Previsto aumento delle coperture «private». Una volta votato anche alla Camera, il decreto governativo sarà legge (il Governo spera entro il 7 agosto, ultimo giorno utile prima della pausa estiva). A quel punto ciascuno di noi dovrà fare i conti con una sanità nazionale di fatto davvero «riformata», anche se tale termine come abbiamo visto è inappropriato. La ministra della salute, Beatrice Lorenzin, ha sottolineato ripetutamente che l’insieme delle norme votate sono state ampiamente discusse, valutate, «limate» e infine approvate dalle Regioni nel cosiddetto «Patto della salute 2014-2016». Tale patto ha bisogno, perciò, semplicemente della messa a punto operativa che verrà dai decreti attuativi di volta in volta emanati nei prossimi mesi autunnali. Stiamo parlando di una cifra complessiva – sommando i vari interventi riassunti più sopra – di ben 2 miliardi e 352 milioni nel 2015, 2 miliardi e 301 nel 2016 e 2 miliardi e 431 milioni nel 2017. Un taglio di 7 miliardi di euro in tre anni, che non è poca cosa. E come faranno i cittadini a compensare ciò che la vecchia «mutua» non passerà più? Saranno costretti a ricorrere alle cure private, pagando di tasca propria, oppure – cosa che sta crescendo come business del prossimo futuro – iscrivendosi ad assicurazioni sanitarie collettive che «copriranno» quelle analisi e cure non più assicurate dallo Stato.

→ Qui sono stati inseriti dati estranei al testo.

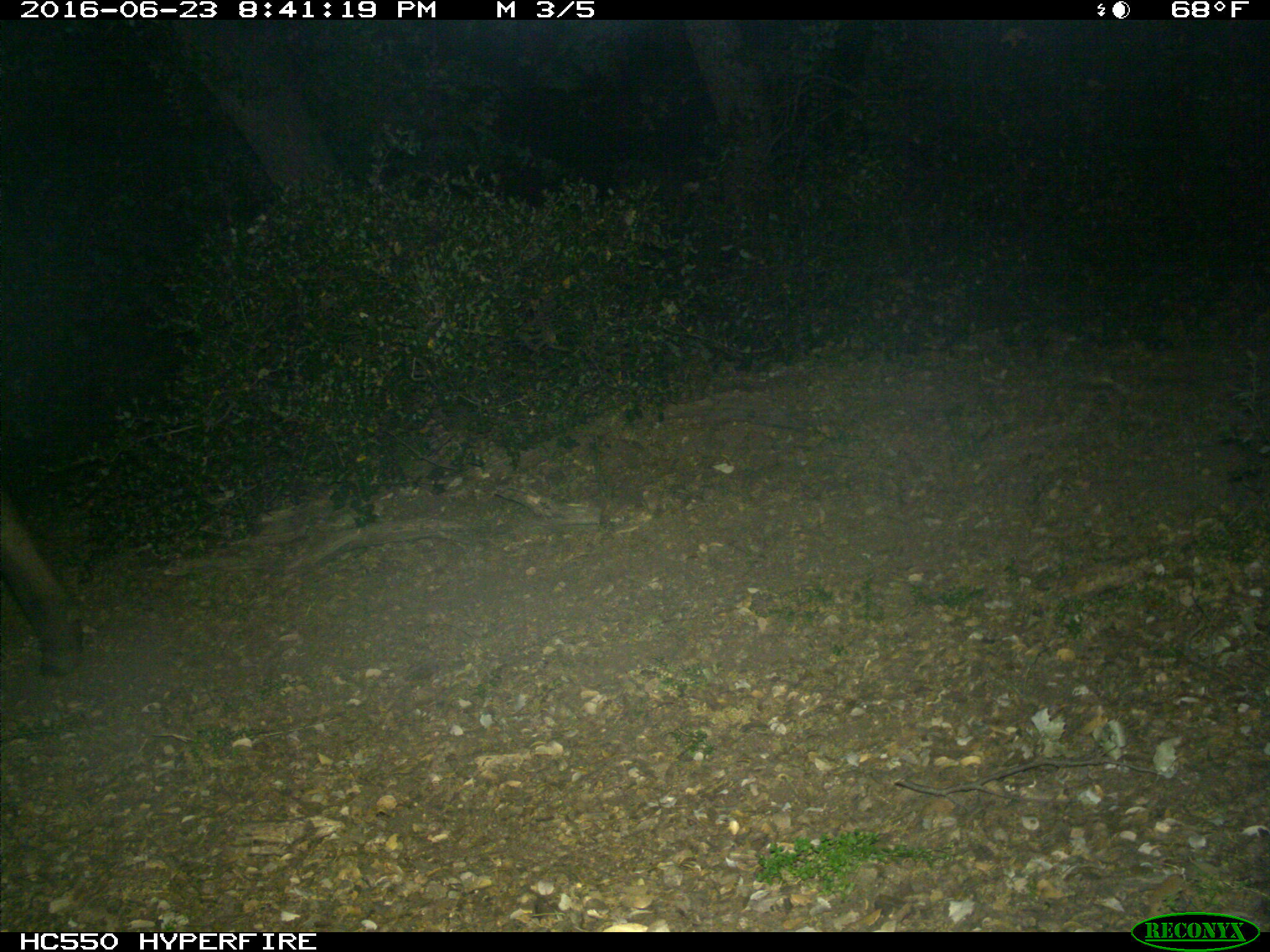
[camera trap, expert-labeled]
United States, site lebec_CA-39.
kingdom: Animalia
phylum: Chordata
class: Mammalia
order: Artiodactyla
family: Bovidae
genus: Bos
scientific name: Bos taurus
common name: domestic cow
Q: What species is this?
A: Bos taurus (domestic cow).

Critiche ai «tagli lineari». Di fronte a un intervento così pesante, era immaginabile che ci sarebbero state numerose voci critiche. Il presidente di Confindustria, Giorgio Squinzi, ad esempio, ha subito parlato dell’esigenza di assicurare lo sviluppo di «un nuovo modello basato sulla libera scelta di cura tramite l’integrazione pubblico-privato». In una parola, rivedere il sistema delle detrazioni fiscali favorendo il cosiddetto «secondo pilastro» dell’assistenza sanitaria, che somiglia molto al «secondo pilastro» pensionistico: dove non arriva più lo Stato i cittadini – dice Squinzi – devono imparare a fare da soli, tutelandosi in maniera volontaria grazie però ad un «aiutino» delle politiche fiscali. Dietro queste parole c’è il mondo delle assicurazioni sanitarie e delle cliniche e strutture private che potrebbe prosperare, se ricevesse davvero uno stimolo appropriato, sembra suggerire. Tra le opposizioni in Parlamento, oltre al movimento 5 Stelle che ha avuto parole molto dure, la Lega è stata invece particolarmente battagliera perché ha rimproverato al Governo di non aver tenuto conto dei «costi standard», imponendo di fatto «tagli lineari». Secondo la Lega, le Regioni cosiddette «più virtuose» dichiarano di aver già tagliato il tagliabile e ora sono costrette a ulteriori riduzioni di servizi, mentre quelle meno virtuose di fatto andranno incontro a piccole limature (5% più o meno), continuando a spendere in «maniera inappropriata»: questa la critica severa. Ma la risposta della ministra è che in realtà «non si tratta di tagli, ma di lotta agli sprechi e di rimodulazione della spesa a saldi costanti». Insomma, una quasi-riforma da seguire con attenzione, per vedere… l’effetto che fa.